Венеция
Золотая голубятня у воды,
Ласковой и млеюще зеленой;
Заметает ветерок соленый
Черных лодок узкие следы.
Столько нежных, странных лиц в толпе.
В каждой лавке яркие игрушки:
С книгой лев на вышитой подушке,
С книгой лев на мраморном столбе.
Как на древнем, выцветшем холсте,
Стынет небо тускло-голубое,
Но не тесно в этой тесноте,
И не душно в сырости и зное.
Анна АХМАТОВА
Дважды ездили Гумилёв с Ахматовой в Италию, но там Анна всея Руси, как и всякий внятный человек, отдыхала. Ей не был интересен Запад даже в лучших вариантах: думать и писать она могла всерьёз только о России и для России. Этого её настроения не поймут ни дореволюционные собратья по перу, ни более поздние "невозвращенцы": уехать она могла десяток раз, даже в жёсткие времена своей 1-й "гражданской смерти": власть сама подталкивала её к этому. Но она осталась...
Вернёмся, впрочем, к истокам её творчества, к этой жемчужно-лазурной вещице времён её внешнего мирского благополучия.
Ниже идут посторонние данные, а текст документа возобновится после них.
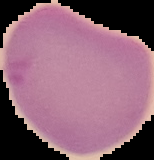
result: malaria parasites identified
preparation: thin blood film
image_type: segmented cell region on a black background
image_size: 154×160 pixels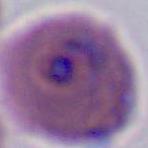

400x or 1000x magnification. Photomicrograph. A Plasmodium parasite is shown.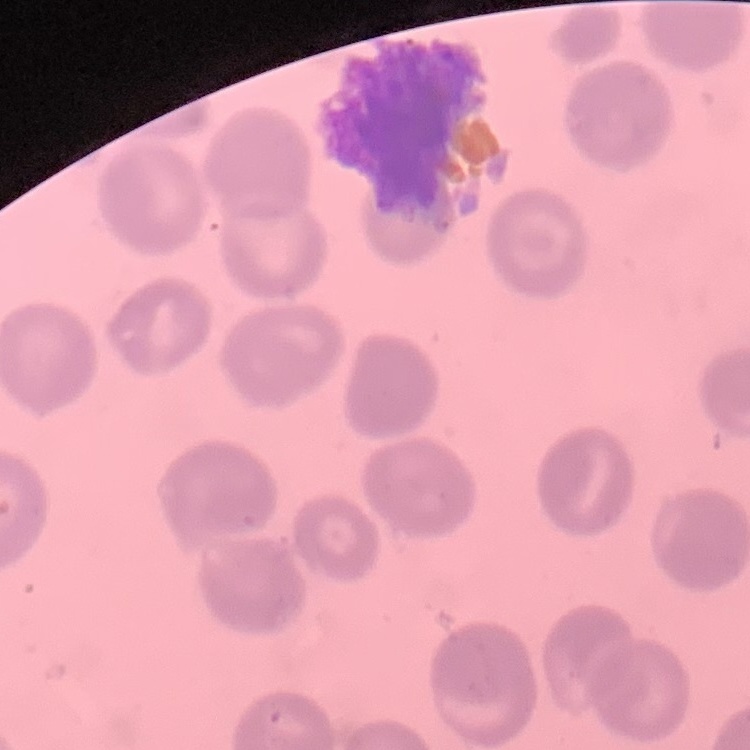

Summary:
  - Red blood cell morphology: no rouleaux formation
  - Stain: Field's or Giemsa
  - Preparation: thin blood smear
  - Image type: square crop of a larger photomicrograph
Ни минуты млеющих восторгов, простое естество отдыха, да ещё маленький штришок к месту, где отдыхается: хорошо и по-русски. Сумела она уже тогда угадать то, до чего историки наши и, одним из первых Заболоцкий, докопаются в прямом и переносном смысле: Венеция и её обитатели венеды суть русичи. Не случайно стоит сей град на сваях из тысячелетней пермской лиственницы. И оттого уютно тут русской душе, даже тянущейся к пределам своим на берега Невы и Москвы.